Generative design of novel bacteriophages with genome language models by Samuel H. King, Claudia L. Driscoll, David B. Li, Daniel Guo, Aditi T. Merchant, Garyk Brixi, Max E. Wilkinson, Brian L. Hie ISBN 10.1101/2025.09.12.675911 instant download

Generative design of novel bacteriophages with genome language models by Samuel H. King, Claudia L. Driscoll, David B. Li, Daniel Guo, Aditi T. Merchant, Garyk Brixi, Max E. Wilkinson, Brian L. Hie ISBN 10.1101/2025.09.12.675911 instant download

AbstractMany important biological functions arise not from single genes, but from complex interactions encodedby entire genomes. Genome language models have emerged as a promising strategy for designingbiological systems, but their ability to generate functional sequences at the scale of whole genomeshas remained untested. Here, we report the first generative design of viable bacteriophage genomes.We leveraged frontier genome language models, Evo 1 and Evo 2, to generate whole-genome sequenceswith realistic genetic architectures and desirable host tropism, using the lytic phage ΦX174 as our designtemplate.
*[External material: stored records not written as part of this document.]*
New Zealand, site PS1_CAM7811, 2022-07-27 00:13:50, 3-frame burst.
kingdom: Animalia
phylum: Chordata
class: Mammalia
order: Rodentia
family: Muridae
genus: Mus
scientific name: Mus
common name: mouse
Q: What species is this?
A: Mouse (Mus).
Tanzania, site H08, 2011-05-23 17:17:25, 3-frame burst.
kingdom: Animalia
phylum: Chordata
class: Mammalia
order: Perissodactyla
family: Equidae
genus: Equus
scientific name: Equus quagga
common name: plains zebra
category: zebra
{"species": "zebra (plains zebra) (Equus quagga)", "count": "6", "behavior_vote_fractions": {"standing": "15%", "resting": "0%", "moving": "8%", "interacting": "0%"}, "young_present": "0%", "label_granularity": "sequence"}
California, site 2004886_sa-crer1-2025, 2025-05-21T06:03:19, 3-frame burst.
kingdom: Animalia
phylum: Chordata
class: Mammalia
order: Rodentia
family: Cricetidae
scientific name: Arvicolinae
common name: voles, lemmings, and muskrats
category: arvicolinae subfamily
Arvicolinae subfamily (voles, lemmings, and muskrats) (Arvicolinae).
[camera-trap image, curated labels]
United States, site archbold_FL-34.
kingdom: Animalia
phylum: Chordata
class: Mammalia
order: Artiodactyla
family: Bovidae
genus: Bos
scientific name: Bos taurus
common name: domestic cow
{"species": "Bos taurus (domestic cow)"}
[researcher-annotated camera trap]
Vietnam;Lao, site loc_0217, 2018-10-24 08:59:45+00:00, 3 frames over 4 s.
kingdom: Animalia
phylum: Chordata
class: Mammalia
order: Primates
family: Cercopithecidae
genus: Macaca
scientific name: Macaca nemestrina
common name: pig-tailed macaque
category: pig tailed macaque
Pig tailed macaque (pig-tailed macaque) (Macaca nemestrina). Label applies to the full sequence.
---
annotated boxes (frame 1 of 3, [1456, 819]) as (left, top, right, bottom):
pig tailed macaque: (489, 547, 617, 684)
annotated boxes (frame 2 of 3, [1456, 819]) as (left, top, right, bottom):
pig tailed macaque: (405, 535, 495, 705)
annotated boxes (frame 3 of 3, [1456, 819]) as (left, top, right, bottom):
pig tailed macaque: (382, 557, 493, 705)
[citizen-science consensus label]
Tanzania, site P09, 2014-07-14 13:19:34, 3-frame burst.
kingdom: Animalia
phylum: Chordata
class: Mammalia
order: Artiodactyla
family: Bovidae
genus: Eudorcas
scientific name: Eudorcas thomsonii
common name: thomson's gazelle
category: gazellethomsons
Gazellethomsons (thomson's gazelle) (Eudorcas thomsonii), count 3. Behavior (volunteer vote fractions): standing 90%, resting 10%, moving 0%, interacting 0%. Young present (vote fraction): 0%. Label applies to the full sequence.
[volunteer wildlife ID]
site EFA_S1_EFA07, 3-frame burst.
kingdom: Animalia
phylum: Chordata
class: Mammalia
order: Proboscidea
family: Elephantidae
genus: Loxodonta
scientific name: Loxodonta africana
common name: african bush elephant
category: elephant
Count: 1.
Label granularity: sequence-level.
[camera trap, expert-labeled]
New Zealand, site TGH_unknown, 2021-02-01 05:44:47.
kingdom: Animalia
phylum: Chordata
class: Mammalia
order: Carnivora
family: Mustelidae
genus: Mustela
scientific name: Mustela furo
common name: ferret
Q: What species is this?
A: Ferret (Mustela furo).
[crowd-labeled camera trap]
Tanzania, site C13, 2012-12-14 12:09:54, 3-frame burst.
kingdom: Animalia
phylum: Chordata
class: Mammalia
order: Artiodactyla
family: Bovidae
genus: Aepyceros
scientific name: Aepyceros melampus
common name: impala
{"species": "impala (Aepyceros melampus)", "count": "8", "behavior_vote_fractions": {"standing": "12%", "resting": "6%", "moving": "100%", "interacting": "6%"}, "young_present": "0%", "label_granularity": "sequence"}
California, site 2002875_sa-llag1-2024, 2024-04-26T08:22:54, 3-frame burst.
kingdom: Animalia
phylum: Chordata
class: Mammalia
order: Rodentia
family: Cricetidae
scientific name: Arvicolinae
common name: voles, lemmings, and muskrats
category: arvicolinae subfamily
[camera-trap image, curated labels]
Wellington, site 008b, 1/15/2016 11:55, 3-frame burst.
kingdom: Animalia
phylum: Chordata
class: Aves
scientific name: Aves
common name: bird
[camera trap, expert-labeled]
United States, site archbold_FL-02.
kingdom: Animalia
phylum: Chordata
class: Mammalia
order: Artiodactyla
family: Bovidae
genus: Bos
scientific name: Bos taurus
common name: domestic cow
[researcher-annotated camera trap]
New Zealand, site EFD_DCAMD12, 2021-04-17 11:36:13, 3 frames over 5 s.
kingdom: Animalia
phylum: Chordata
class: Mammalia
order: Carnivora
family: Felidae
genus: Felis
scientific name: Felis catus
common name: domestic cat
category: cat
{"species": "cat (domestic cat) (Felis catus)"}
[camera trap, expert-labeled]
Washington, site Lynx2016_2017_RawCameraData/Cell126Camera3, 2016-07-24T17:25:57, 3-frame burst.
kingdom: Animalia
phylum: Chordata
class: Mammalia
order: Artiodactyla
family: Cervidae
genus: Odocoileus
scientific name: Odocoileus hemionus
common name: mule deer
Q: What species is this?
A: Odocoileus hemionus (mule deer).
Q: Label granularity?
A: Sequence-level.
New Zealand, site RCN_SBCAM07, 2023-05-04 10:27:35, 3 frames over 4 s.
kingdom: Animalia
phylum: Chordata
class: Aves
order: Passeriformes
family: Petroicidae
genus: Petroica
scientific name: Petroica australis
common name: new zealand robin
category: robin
Experimental testing of AI-generated genomes yielded 16 viable phages with substantialevolutionary novelty. Cryo-electron microscopy revealed that one of the generated phages utilizes anevolutionarily distant DNA packaging protein within its capsid. Multiple phages demonstrate higherfitness than ΦX174 in growth competitions and in their lysis kinetics. A cocktail of the generated phagesrapidly overcomes ΦX174-resistance in three E. coli strains, demonstrating the potential utility of ourapproach for designing phage therapies against rapidly evolving bacterial pathogens. This work providesa blueprint for the design of diverse synthetic bacteriophages and, more broadly, lays a foundation forthe generative design of useful living systems at the genome scale.